Conventional wisdom is that the Vlaams Belang are right-wing racists and that therefore they should be shunned by any means possible. It was, I believe becasue of the existence of the Vlaams Belang's predecessor - the Vlaams Blok - that Belgium got its knickers in a twist so much with Austria when Jorg Haider was invited into the government, and it is because of the VB that the rest of the Belgian parties have effectively formed a rainbow coalition in Flanders and divided out the municipal jobs between them.

The result is that voters have a choice between grubby status quo and the VB. Or, to put it another way, the only way to protest the current government is to vote VB and I suspect that the result of this manoevering is to gratly increase support for the VB amongst the disaffected. There is in fact a lot to be disaffected about in Belgium, all of which boil down to a critical, indeed hypocritical, difference between the words and the actions of those in authority. One other example of this is the recent disclosure that records of Belgium's Nazi-sympathizing past have been destroyed at various times up until the 1990s.

Another manifestation is corruption. I know a number of residents and former residents of Belgium, particularly of the Flemish north, and they are universally clear that the local governments are corrupt to a level that approaches that of Southern Italy with pretty much every mayor on the take, the police apparently paid to ignore this corruption and so on.

Still another manifestation is a denial of the integration failure of primarily N African Muslim immigrants, who seem to be unemployed, unemployable and generally speaking responsible for much petty crime, and the creation of unemployment blackspots, particularly in Wallonia, due to government regulation and excessive taxation. Just as in France and Italy I'm told that pretty much every one prefers to pay by cash for builders, gardners etc. Many prefer to actually buy their cars with cash and very few are willing to declare their entire earnings to the state, prefering to hide it away in one form or another.

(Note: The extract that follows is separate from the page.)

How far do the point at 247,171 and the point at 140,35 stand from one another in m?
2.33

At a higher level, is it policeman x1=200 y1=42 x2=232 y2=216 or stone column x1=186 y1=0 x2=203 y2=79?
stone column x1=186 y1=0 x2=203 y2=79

All of these issues are things that Belgians talk about over a few drinks, and none of them are issues that any "reputable" political party will discuss. In fact the only party that will discuss them is the VB. The core VB voters are Flemish speaking private sector workers who object to seeing their income being taxed heavily and the taxation then frittered away on stuff that doesn't benefit them or their family. However given the general failure of the rest of the political scene they also attract other voters who agree with some of their platform and those who think that "kicking out the incumbents" is a good thing no matter what. So the question is are the VB really racists?

I'll answer that with "Probably Not". The fact that the VB says that there are parts of Wallonia where entire groups have lived on the dole for decades or that the majority of street crime in Antwerp is caused by immigrant youths is not racist per se since these are documented facts*. I have no doubt that some of the core membership are racist. But then I have no doubt that some conservatives in Britain or Sarkozy supporters in France are racist and I'm positive that much of the European left as well as the right is anti-semitic so the fact that some VB members might agree with statements from the BNP or FN is not an idication that the entire party is racist. Racism is the epithet used by the mainstream political elite to try and discourage people from actually looking at the VB or taking it seriously and most such claims, particularly the one used to ban its predecessor, were ones that failed to stand up to critical examination.

Perhaps more to the point - and summed up well by a comment on Rennie's blog entry which concludes (about Antwerp):

... The reasoning here is quite often: the current bunch of half-wits has made a glorious mess of it, so why not give that other bunch of tits a chance? And I must say, the more time I spend in this city, the less silly that reasoning sounds.

The only way we can actually find out whether the VB are actually racist or merely not lovy-dovy-multi-culti is to see them govern something. Let us hope they get the chance.

* or rather since I'm quoting from memory here what the VB says about these two subjects is factual, I may be misremembering what they say.